[R-meta] Differences between metafor / robumeta / lme4

Sun Jul 12 19:20:50 CEST 2020

Dear Bernard,

What James was suggesting is to compute the correlations that you want to meta-analyze and their covariances and then meta-analyze the correlations using a multivariate model. To compute the covariances, you can either use equations provided by Steiger (1980) (and others) or use bootstrapping. For the latter, you would use the raw data, so your attempts to use bootstrapping on the correlations is headed in the wrong direction.

Let me focus on the first approach. In particular, see this:

https://gist.github.com/wviechtb/700983ab0bde94bed7c645fce770f8e9

This function will compute the covariances using the 'equation approach'. So, for each study, first construct the full correlation matrix.
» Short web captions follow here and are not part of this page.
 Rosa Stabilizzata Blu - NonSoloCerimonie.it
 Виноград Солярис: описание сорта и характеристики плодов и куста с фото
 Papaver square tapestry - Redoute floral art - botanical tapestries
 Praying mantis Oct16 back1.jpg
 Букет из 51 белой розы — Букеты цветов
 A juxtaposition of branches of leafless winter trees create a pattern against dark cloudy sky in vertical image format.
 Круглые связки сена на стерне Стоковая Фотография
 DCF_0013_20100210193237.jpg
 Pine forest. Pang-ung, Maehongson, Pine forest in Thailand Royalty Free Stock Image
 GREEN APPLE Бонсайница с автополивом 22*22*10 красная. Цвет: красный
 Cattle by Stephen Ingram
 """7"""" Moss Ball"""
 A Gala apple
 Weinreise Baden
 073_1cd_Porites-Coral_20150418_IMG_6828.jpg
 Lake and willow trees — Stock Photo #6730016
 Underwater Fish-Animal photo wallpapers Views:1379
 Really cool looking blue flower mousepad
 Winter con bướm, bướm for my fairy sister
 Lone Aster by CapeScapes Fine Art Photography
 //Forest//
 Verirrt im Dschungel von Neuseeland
Let's say a study used 3 different depression measures plus one way of measuring BMI. Then there is a 4x4 matrix of correlations, which includes 3 correlations between depression and BMI (which is what you are interested in) but also 3 pairwise correlations between the depression measures. Give proper row and column names to this matrix. For example:

rownames(Rmat) <- colnames(Rmat) <- c("BMI", "SR", "INT", "MF")

(SR = self-report, INT = interviews, MD = medical file)

Pass this correlation matrix to the rmat() function, plus the sample size. I would also recommend rtoz=TRUE. Then you will get back the 6 r-to-z transformed correlations ($dat) and the 6x6 var-cov matrix of those r-to-z transformed correlations ($V).

Do this for all 7 studies. Make sure you use the same row and column naming scheme across studies. If a study only included, for example, SR and INT, then you have a 3x3 matrix.

Combine $dat from all 7 studies into one big data frame ('dat'). Combine $V into one big block-diagonal matrix ('V') (bldiag() from metafor can be used for this).

Then fit a multivariate model with:

res <- rma.mv(yi, V, mods = ~ var1var2 - 1, random = ~ var1var2 | study, struct="UN", data=dat)
res

You will get pooled estimates of the r-to-z transformed correlations for all possible pairs. This will also include pairs that you are not interested in (e.g., for "SR" and "INT"). You are interested in the BMI.SR, BMI.INT, and BMI.MF correlations.

You can now back-transform the pooled estimates to correlations using:

predict(res, diag(6), transf=transf.ztor)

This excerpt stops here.